Data:
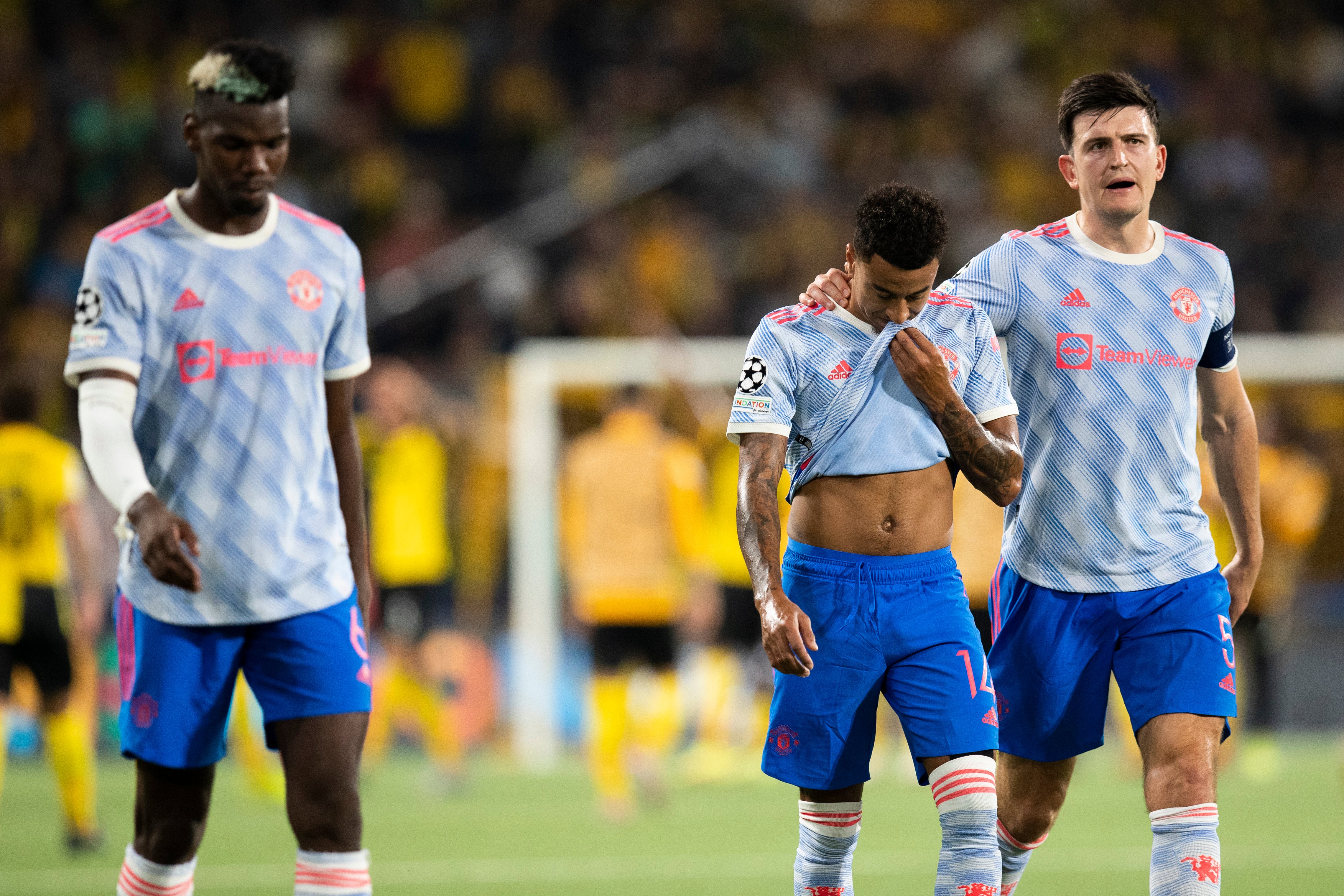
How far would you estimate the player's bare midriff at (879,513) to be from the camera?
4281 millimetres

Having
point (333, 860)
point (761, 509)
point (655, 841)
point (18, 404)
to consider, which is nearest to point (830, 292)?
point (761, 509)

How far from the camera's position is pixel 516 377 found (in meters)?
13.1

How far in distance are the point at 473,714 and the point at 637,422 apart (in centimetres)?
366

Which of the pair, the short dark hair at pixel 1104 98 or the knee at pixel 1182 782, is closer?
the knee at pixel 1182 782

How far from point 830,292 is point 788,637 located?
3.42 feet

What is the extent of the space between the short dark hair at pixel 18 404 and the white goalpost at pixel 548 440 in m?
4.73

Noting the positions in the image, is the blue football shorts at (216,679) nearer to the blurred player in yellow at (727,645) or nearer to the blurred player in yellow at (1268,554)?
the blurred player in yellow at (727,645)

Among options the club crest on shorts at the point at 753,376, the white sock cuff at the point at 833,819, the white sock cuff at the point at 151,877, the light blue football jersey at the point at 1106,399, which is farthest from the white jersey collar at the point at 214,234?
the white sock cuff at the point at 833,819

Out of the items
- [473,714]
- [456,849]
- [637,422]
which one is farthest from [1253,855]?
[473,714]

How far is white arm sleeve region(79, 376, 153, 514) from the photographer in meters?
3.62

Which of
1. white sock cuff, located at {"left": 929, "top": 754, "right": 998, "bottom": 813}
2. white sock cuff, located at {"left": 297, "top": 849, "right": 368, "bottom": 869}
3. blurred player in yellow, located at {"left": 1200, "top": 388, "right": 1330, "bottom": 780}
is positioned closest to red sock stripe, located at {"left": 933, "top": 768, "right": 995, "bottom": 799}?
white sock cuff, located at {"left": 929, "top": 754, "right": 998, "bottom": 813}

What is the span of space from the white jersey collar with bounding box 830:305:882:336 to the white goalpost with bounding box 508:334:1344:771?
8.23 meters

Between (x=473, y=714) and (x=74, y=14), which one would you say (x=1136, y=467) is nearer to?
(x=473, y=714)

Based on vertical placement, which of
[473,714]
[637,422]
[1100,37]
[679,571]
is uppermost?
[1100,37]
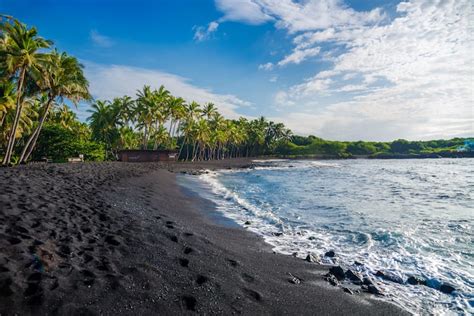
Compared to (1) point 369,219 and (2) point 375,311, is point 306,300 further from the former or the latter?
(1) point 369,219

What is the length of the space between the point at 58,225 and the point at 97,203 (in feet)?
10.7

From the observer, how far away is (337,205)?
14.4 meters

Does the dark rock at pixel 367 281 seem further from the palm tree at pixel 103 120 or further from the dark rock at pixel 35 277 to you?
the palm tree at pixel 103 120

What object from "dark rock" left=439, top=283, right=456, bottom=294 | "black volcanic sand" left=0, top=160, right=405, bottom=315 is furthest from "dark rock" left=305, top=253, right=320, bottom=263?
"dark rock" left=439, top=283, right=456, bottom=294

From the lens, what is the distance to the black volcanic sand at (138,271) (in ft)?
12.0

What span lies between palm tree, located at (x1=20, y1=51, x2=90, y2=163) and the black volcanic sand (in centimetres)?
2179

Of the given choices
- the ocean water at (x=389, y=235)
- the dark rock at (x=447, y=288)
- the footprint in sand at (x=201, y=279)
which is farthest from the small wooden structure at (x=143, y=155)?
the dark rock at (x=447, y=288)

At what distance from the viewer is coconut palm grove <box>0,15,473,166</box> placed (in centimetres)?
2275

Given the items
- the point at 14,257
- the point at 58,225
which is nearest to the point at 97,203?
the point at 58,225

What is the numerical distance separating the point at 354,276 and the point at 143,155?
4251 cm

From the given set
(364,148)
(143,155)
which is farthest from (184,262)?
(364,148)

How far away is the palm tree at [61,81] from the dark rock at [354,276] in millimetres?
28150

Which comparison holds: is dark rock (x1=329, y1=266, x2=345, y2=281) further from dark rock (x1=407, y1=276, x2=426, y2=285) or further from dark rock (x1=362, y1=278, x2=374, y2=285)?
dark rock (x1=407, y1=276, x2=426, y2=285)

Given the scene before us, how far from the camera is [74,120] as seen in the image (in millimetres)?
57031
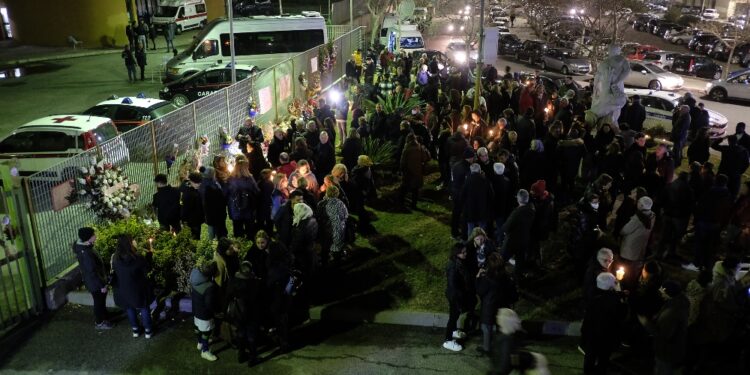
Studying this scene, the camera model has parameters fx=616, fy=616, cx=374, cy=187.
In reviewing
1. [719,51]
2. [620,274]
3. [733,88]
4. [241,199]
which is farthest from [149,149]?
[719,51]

What the task asks: The data should be printed again unchanged; leave its pictures out.

Result:
How far would you estimate the player's bare midriff at (879,513) to be from the camera?
4281 millimetres

Having
point (333, 860)
point (761, 509)
point (655, 841)
point (18, 404)
to consider, which is nearest to point (830, 292)?
point (761, 509)

How far from the camera's position is pixel 516 377 found (in meters)?
13.1

How far in distance are the point at 473,714 and the point at 637,422 apart (in centimetres)?
366

Which of the pair, the short dark hair at pixel 1104 98 or the knee at pixel 1182 782, is closer?
the knee at pixel 1182 782

How far from point 830,292 is point 788,637 located?
3.42 feet

What is the extent of the space between the short dark hair at pixel 18 404 and the white goalpost at pixel 548 440 in m?
4.73

Noting the positions in the image, is the blue football shorts at (216,679) nearer to the blurred player in yellow at (727,645) or nearer to the blurred player in yellow at (1268,554)?
the blurred player in yellow at (727,645)

Among options the club crest on shorts at the point at 753,376, the white sock cuff at the point at 833,819, the white sock cuff at the point at 151,877, the light blue football jersey at the point at 1106,399, which is farthest from the white jersey collar at the point at 214,234?
the white sock cuff at the point at 833,819

Out of the items
- [473,714]
- [456,849]
- [637,422]
which one is farthest from [1253,855]?
[473,714]

How far is white arm sleeve region(79, 376, 153, 514) from the photographer in meters?
3.62

Which of
1. white sock cuff, located at {"left": 929, "top": 754, "right": 998, "bottom": 813}
2. white sock cuff, located at {"left": 297, "top": 849, "right": 368, "bottom": 869}
3. blurred player in yellow, located at {"left": 1200, "top": 388, "right": 1330, "bottom": 780}
is positioned closest to red sock stripe, located at {"left": 933, "top": 768, "right": 995, "bottom": 799}?
white sock cuff, located at {"left": 929, "top": 754, "right": 998, "bottom": 813}

What is the span of space from the white jersey collar with bounding box 830:305:882:336 to the white goalpost with bounding box 508:334:1344:771?
8.23 meters

Between (x=473, y=714) and (x=74, y=14), which one would you say (x=1136, y=467) is nearer to?
(x=473, y=714)

Based on vertical placement, which of
[473,714]
[637,422]
[1100,37]
[679,571]
is uppermost?
[1100,37]
Compared to (1) point 369,219 and (2) point 375,311, is point 306,300 further from the former or the latter?
(1) point 369,219

What is the length of the space between the point at 58,225 and the point at 97,203 (in feet)?
10.7

From the observer, how far away is (337,205)?
14.4 meters

Does the dark rock at pixel 367 281 seem further from the palm tree at pixel 103 120 or further from the dark rock at pixel 35 277 to you?
the palm tree at pixel 103 120

What object from "dark rock" left=439, top=283, right=456, bottom=294 | "black volcanic sand" left=0, top=160, right=405, bottom=315 is furthest from "dark rock" left=305, top=253, right=320, bottom=263?
"dark rock" left=439, top=283, right=456, bottom=294

From the lens, what is the distance to the black volcanic sand at (138,271) (in ft)?
12.0

What span lies between palm tree, located at (x1=20, y1=51, x2=90, y2=163) and the black volcanic sand (in centimetres)?
2179

Of the given choices
- the ocean water at (x=389, y=235)
- the dark rock at (x=447, y=288)
- the footprint in sand at (x=201, y=279)
which is farthest from the small wooden structure at (x=143, y=155)?
the dark rock at (x=447, y=288)

At what distance from the viewer is coconut palm grove <box>0,15,473,166</box> placed (in centimetres)?
2275

Given the items
- the point at 14,257
- the point at 58,225
which is nearest to the point at 97,203?
the point at 58,225

What is the numerical distance separating the point at 354,276 and the point at 143,155?
4251 cm

From the given set
(364,148)
(143,155)
which is farthest from (184,262)?
(364,148)

How far away is the palm tree at [61,81] from the dark rock at [354,276] in millimetres?
28150

Which comparison holds: is dark rock (x1=329, y1=266, x2=345, y2=281) further from dark rock (x1=407, y1=276, x2=426, y2=285) or further from dark rock (x1=362, y1=278, x2=374, y2=285)?
dark rock (x1=407, y1=276, x2=426, y2=285)

Given the scene before us, how far from the camera is [74,120] as seen in the image (in millimetres)?
57031
Studying this scene, the camera model has parameters fx=616, fy=616, cx=374, cy=187.
In reviewing
1. [719,51]
2. [620,274]
3. [733,88]
4. [241,199]
which is farthest from [149,149]?
[719,51]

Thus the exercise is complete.